A randomized controlled trial of 190 patients from university teaching hospitals in Hong Kong, mainland China, and Australia finds that initial treatment of nonvariceal upper gastrointestinal (GI) bleeding with over-the-scope clips (OTSCs) reduces the risk of further bleeding vs standard endoscopic haemostatic treatment.
Standard treatment of nonvariceal upper GI bleeding involves haemoclips or contact thermal devices, with or without prior injection of diluted epinephrine. “The failure rate with either method is close to 10 percent, and further bleeding after endoscopic haemostasis is associated with increased mortality,” wrote the researchers. [Ann Intern Med 2019;171:805-822; Gut 2011;60:1327-1335]
“OTSCs are memory-shaped nitinol clips that are currently mostly used in severe or refractory bleeding from nonvariceal causes. In the present study, we hypothesized that OTSCs used as initial treatment could be superior to standard treatment at preventing further bleeding from nonvariceal causes,” they continued. [Ann Intern Med 2023;doi:10.7326/M22-1783]
Adult patients with active bleeding or a nonbleeding visible vessel from a nonvariceal cause on upper gastrointestinal endoscopy were randomized to receive OTSC (n=93) or standard haemostatic treatment (n=97). The primary outcome was 30-day probability of further bleeds. Other outcomes included failure to control bleeding after assigned endoscopic treatment, recurrent bleeding after initial haemostasis, further intervention, blood transfusion, and hospitalization.
The 30-day probability of further bleeding was 3.2 percent in the OTSC group vs 14.6 percent in the standard treatment group (risk difference, 11.4 percentage points; 95 percent confidence interval [CI], 3.3–20.0; risk ratio [RR], 0.22; p=0.006). Failure to control bleeding after the assigned endoscopic treatment at index endoscopy occurred in 1.1 percent vs 6.2 percent of patients in the OTSC vs standard treatment group (risk difference, 5.1 percentage points; 95 percent CI, 0.7–11.8; RR, 0.18). The respective rates of recurrent bleeding after endoscopic haemostasis were 2.2 percent vs 8.8 percent (risk difference, 6.6 percentage points; 95 percent CI, -0.3–14.4; RR, 0.25).
“We did not find significant differences in other secondary outcomes, including red blood cell transfusion and hospitalization,” reported the researchers. “It can be argued that the outcomes after standard treatment and rescue use of OTSCs would be similar to those after primary use of OTSCs, yet the lack of difference in other outcomes may be explained by the insufficient trial size to detect small differences, and although our trial protocol did not allow crossover treatment, rescue use of OTSCs was common.”
There were two deaths within 30 days in the OTSC group and four deaths in the standard treatment group.
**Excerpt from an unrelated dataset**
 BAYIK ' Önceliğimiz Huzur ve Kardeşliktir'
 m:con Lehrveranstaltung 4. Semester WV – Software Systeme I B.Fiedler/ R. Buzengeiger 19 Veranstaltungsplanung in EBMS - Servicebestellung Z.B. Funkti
There were two device-related serious adverse events in the OTSC group. A patient developed pyloric obstruction after OTSC treatment of a small antral ulcer. The captured mucosa formed a pseudopolyp obstructing the pyloric channel. The OTSC had to be cut using a bipolar cutting device. Another patient died of an ulcer perforation.
“We should be cautious in recommending use of OTSCs as initial treatment,” said corresponding author of the study, Professor James Lau of the Department of Surgery, Chinese University of Hong Kong. “OTSCs are costly, and the procedure takes a long time as it involves scope withdrawal, clip mounting and scope reinsertion. Endoscopists require training before using OTSCs. Therefore, the primary use of OTSCs may lie in the treatment of high-risk ulcers predicted to fail standard endoscopic treatment.”